When accessing an external table using PXF, Greenplum reports "ERROR: PXF server error(500) : java.lang.ArrayIndexOutOfBoundsException"
The PXF logĀ reports:
2023-02-10 11:20:36.138 EST ERROR [124487-0000000008:dbname_dbuser:8 ] 763588 --- [88-exec-10] o.g.p.s.c.PxfErrorReporter : 89
java.lang.ArrayIndexOutOfBoundsException: 89
at org.greenplum.pxf.plugins.hdfs.ParquetFileAccessor.getTypeForColumnDescriptor(ParquetFileAccessor.java:557) ~[pxf-hdfs-6.5.0.jar!/:?]
at org.greenplum.pxf.plugins.hdfs.ParquetFileAccessor.lambda$generateParquetSchema$2(ParquetFileAccessor.java:499) ~[pxf-hdfs-6.5.0.jar!/:?]
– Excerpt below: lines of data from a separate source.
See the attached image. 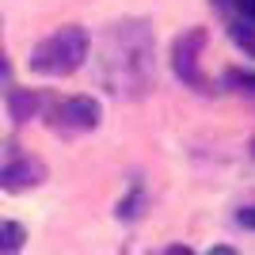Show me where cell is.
<instances>
[{
  "label": "cell",
  "instance_id": "obj_3",
  "mask_svg": "<svg viewBox=\"0 0 255 255\" xmlns=\"http://www.w3.org/2000/svg\"><path fill=\"white\" fill-rule=\"evenodd\" d=\"M46 118L57 133H88V129L99 126L103 111H99V99L92 96H69L46 107Z\"/></svg>",
  "mask_w": 255,
  "mask_h": 255
},
{
  "label": "cell",
  "instance_id": "obj_11",
  "mask_svg": "<svg viewBox=\"0 0 255 255\" xmlns=\"http://www.w3.org/2000/svg\"><path fill=\"white\" fill-rule=\"evenodd\" d=\"M229 80H233V84H240V92L255 96V73H229Z\"/></svg>",
  "mask_w": 255,
  "mask_h": 255
},
{
  "label": "cell",
  "instance_id": "obj_2",
  "mask_svg": "<svg viewBox=\"0 0 255 255\" xmlns=\"http://www.w3.org/2000/svg\"><path fill=\"white\" fill-rule=\"evenodd\" d=\"M84 61H88V34L76 23L46 34L42 42L31 50V69L42 73V76H69Z\"/></svg>",
  "mask_w": 255,
  "mask_h": 255
},
{
  "label": "cell",
  "instance_id": "obj_10",
  "mask_svg": "<svg viewBox=\"0 0 255 255\" xmlns=\"http://www.w3.org/2000/svg\"><path fill=\"white\" fill-rule=\"evenodd\" d=\"M233 38H236V42H240V46H244V50H248V53L255 57V31H252V27H244V23H236V27H233Z\"/></svg>",
  "mask_w": 255,
  "mask_h": 255
},
{
  "label": "cell",
  "instance_id": "obj_4",
  "mask_svg": "<svg viewBox=\"0 0 255 255\" xmlns=\"http://www.w3.org/2000/svg\"><path fill=\"white\" fill-rule=\"evenodd\" d=\"M202 46H206V31L202 27H191L183 31L175 42H171V69L187 88H206V76L198 73V57H202Z\"/></svg>",
  "mask_w": 255,
  "mask_h": 255
},
{
  "label": "cell",
  "instance_id": "obj_14",
  "mask_svg": "<svg viewBox=\"0 0 255 255\" xmlns=\"http://www.w3.org/2000/svg\"><path fill=\"white\" fill-rule=\"evenodd\" d=\"M210 255H236V252H233V248H213Z\"/></svg>",
  "mask_w": 255,
  "mask_h": 255
},
{
  "label": "cell",
  "instance_id": "obj_5",
  "mask_svg": "<svg viewBox=\"0 0 255 255\" xmlns=\"http://www.w3.org/2000/svg\"><path fill=\"white\" fill-rule=\"evenodd\" d=\"M46 179V164L34 156H15L11 164H4L0 168V187L4 191H31V187H38V183Z\"/></svg>",
  "mask_w": 255,
  "mask_h": 255
},
{
  "label": "cell",
  "instance_id": "obj_12",
  "mask_svg": "<svg viewBox=\"0 0 255 255\" xmlns=\"http://www.w3.org/2000/svg\"><path fill=\"white\" fill-rule=\"evenodd\" d=\"M236 221L244 225V229H255V206H244V210L236 213Z\"/></svg>",
  "mask_w": 255,
  "mask_h": 255
},
{
  "label": "cell",
  "instance_id": "obj_1",
  "mask_svg": "<svg viewBox=\"0 0 255 255\" xmlns=\"http://www.w3.org/2000/svg\"><path fill=\"white\" fill-rule=\"evenodd\" d=\"M156 38L145 19H118L96 42V73L111 96L137 99L152 88L156 76Z\"/></svg>",
  "mask_w": 255,
  "mask_h": 255
},
{
  "label": "cell",
  "instance_id": "obj_9",
  "mask_svg": "<svg viewBox=\"0 0 255 255\" xmlns=\"http://www.w3.org/2000/svg\"><path fill=\"white\" fill-rule=\"evenodd\" d=\"M229 8L240 15V23H244V27H255V0H233Z\"/></svg>",
  "mask_w": 255,
  "mask_h": 255
},
{
  "label": "cell",
  "instance_id": "obj_7",
  "mask_svg": "<svg viewBox=\"0 0 255 255\" xmlns=\"http://www.w3.org/2000/svg\"><path fill=\"white\" fill-rule=\"evenodd\" d=\"M27 244V229L19 221H0V255H19Z\"/></svg>",
  "mask_w": 255,
  "mask_h": 255
},
{
  "label": "cell",
  "instance_id": "obj_8",
  "mask_svg": "<svg viewBox=\"0 0 255 255\" xmlns=\"http://www.w3.org/2000/svg\"><path fill=\"white\" fill-rule=\"evenodd\" d=\"M137 213H141V187H133V194H129L126 202H118V217H122V221H133Z\"/></svg>",
  "mask_w": 255,
  "mask_h": 255
},
{
  "label": "cell",
  "instance_id": "obj_13",
  "mask_svg": "<svg viewBox=\"0 0 255 255\" xmlns=\"http://www.w3.org/2000/svg\"><path fill=\"white\" fill-rule=\"evenodd\" d=\"M164 255H194V252H191V248H187V244H171V248H168V252H164Z\"/></svg>",
  "mask_w": 255,
  "mask_h": 255
},
{
  "label": "cell",
  "instance_id": "obj_6",
  "mask_svg": "<svg viewBox=\"0 0 255 255\" xmlns=\"http://www.w3.org/2000/svg\"><path fill=\"white\" fill-rule=\"evenodd\" d=\"M8 107H11V118H15V122H31L46 107V99L34 96V92H8Z\"/></svg>",
  "mask_w": 255,
  "mask_h": 255
}]
</instances>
at java.util.stream.ReferencePipeline$3$1.accept(ReferencePipeline.java:193) ~[?:1.8.0_192]
at java.util.ArrayList$ArrayListSpliterator.forEachRemaining(ArrayList.java:1382) ~[?:1.8.0_192]
at java.util.stream.AbstractPipeline.copyInto(AbstractPipeline.java:481) ~[?:1.8.0_192]
at java.util.stream.AbstractPipeline.wrapAndCopyInto(AbstractPipeline.java:471) ~[?:1.8.0_192]
at java.util.stream.ReduceOps$ReduceOp.evaluateSequential(ReduceOps.java:708) ~[?:1.8.0_192]
at java.util.stream.AbstractPipeline.evaluate(AbstractPipeline.java:234) ~[?:1.8.0_192]
at java.util.stream.ReferencePipeline.collect(ReferencePipeline.java:499) ~[?:1.8.0_192]
at org.greenplum.pxf.plugins.hdfs.ParquetFileAccessor.generateParquetSchema(ParquetFileAccessor.java:500) ~[pxf-hdfs-6.5.0.jar!/:?]
at org.greenplum.pxf.plugins.hdfs.ParquetFileAccessor.openForWrite(ParquetFileAccessor.java:251) ~[pxf-hdfs-6.5.0.jar!/:?]
at org.greenplum.pxf.service.bridge.WriteBridge.lambda$beginIteration$0(WriteBridge.java:60) ~[classes!/:6.5.0]
at org.greenplum.pxf.service.utilities.GSSFailureHandler.execute(GSSFailureHandler.java:64) ~[classes!/:6.5.0]
at org.greenplum.pxf.service.bridge.WriteBridge.beginIteration(WriteBridge.java:60) ~[classes!/:6.5.0]
at org.greenplum.pxf.service.controller.WriteServiceImpl.readStream(WriteServiceImpl.java:66) ~[classes!/:6.5.0]
at org.greenplum.pxf.service.controller.WriteServiceImpl.lambda$writeData$0(WriteServiceImpl.java:40) ~[classes!/:6.5.0]
at java.security.AccessController.doPrivileged(Native Method) ~[?:1.8.0_192]
:
:
:
Cause:
One of the columns in the external table had a type
numeric with a very high precision.
The current logic in PXF takes into consideration Apache Hive limitations on the datatypes. In Hive, DECIMAL / NUMERIC types have the maximum precision of 38. By default the precision of Parquet NUMERIC type will also be 38, but if a Greenplum table NUMERIC column defines its own precision, that precision will be used instead.
However, PXF assumes the precision will not be larger than max of 38.